第3話 サブマスター

 ラフネックスのサブマスター、デューについて。

 彼は本当に良い人だった。

 だった、と過去形にしているが死別した訳ではないので。ボイチャで初対面? してそう確信したのだ。

 こよなく酒を愛し、まっとうな社会人をしており、何と言うのか大人の余裕のようなものが言葉の端々にある。

 スローな語り口もそれを増長させている。

 ゲーム内の戦闘でも案外とマイペースで、しかし輪を崩すことはせず、という絶妙なバランス感覚の持ち主。

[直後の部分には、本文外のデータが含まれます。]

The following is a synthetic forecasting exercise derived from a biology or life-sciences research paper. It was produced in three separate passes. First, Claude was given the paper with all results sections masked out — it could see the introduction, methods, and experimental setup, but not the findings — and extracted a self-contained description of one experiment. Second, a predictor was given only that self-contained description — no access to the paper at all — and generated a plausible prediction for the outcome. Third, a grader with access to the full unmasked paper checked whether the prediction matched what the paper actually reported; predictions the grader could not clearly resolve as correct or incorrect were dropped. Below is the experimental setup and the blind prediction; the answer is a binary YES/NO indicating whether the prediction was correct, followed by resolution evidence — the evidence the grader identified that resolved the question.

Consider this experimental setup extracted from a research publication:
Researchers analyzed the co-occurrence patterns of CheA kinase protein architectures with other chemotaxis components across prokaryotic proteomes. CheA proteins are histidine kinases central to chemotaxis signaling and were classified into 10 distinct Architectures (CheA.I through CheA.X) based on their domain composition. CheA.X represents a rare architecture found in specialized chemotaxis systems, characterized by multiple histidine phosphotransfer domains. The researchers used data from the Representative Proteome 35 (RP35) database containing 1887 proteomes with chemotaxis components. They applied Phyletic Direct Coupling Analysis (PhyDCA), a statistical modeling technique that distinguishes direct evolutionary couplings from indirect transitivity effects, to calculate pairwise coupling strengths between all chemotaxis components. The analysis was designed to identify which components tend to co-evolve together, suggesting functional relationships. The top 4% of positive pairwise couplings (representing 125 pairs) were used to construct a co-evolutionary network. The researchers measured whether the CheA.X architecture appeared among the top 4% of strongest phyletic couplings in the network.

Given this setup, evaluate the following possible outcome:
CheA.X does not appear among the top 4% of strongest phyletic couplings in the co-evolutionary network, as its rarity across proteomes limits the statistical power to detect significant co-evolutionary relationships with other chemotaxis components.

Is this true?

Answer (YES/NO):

 バイト三昧でヘロヘロなオレとは比べ物にならないくらい、デューにはゆとりがあった。

 初めてボイチャに参加した際に「乾杯」と酒を空けていたデューのSNS投稿には、酒のボトル画像も何度かあった。

 オレは下戸で文字通り一滴も飲めないので、こういう面も羨ましくあった。


 対してガロウとはボイチャ歴がそこそこある。

 アールファンタジアオンラインでは見た目を変えることができるのだが、ガロウはいつもヒヨコの着ぐるみを着用していて、だからなのかデューからは、チームのマスコットだ、と毎回言われていた。本人が好んでいるかは聞いたことはないが。

 ヒヨコの癖に、とは口が悪いがとにかく強い。

 選べるジョブの全部をレベルアップさせていて、ソロでもゲームを続けているのでガロウが死ぬ姿は見たことがない。

 かく言うオレは強敵に遭遇するたびに死ぬのだが。まあ死んでそれを蘇生させるのもゲームの一環だろう、とあまり気にしてはいないのだが、あまりに死に過ぎるとパーティーに迷惑がかかるので、出来る範囲でそれなりの装備を整えている。

 しかしこのアールファンタジアオンライン、やれることがとにかく膨大で、とても網羅は出来そうにないと諦めている。

 ガロウが強いのはこの辺りをきっちり網羅しているからなのだろうな、と思ったり。ヒヨコの癖に(二度目)。


 さて、半年ほど放置した挙句にチームマスターを解任されたオレの新天地、新しいラフネックスはまだ合計四人ということもあり……おっと、タカポンのことを言っていなかった。

 とりあえず解っている情報は愛煙家で実家暮らし、年齢は近い、くらいだろうか。百円ショップのマイクを使っているからなのかボイチャの音質がやや悪い以外、欠点らしきはない。

 社交もきちんとしており、テキチャへのレスポンスも良いし、二人だけで探索に出掛けたこともあるが何らストレスは感じなかった。

 ガロウが他ゲームから引っ張って来た方らしいが、ラフネックスには勿体ない逸材かもしれない。

 ということで戻り、新しいラフネックス……毎回「新しい」と書くのも面倒なのでラフネックス、で統一するが、メンバーに恵まれて良い滑り出しとなっていた。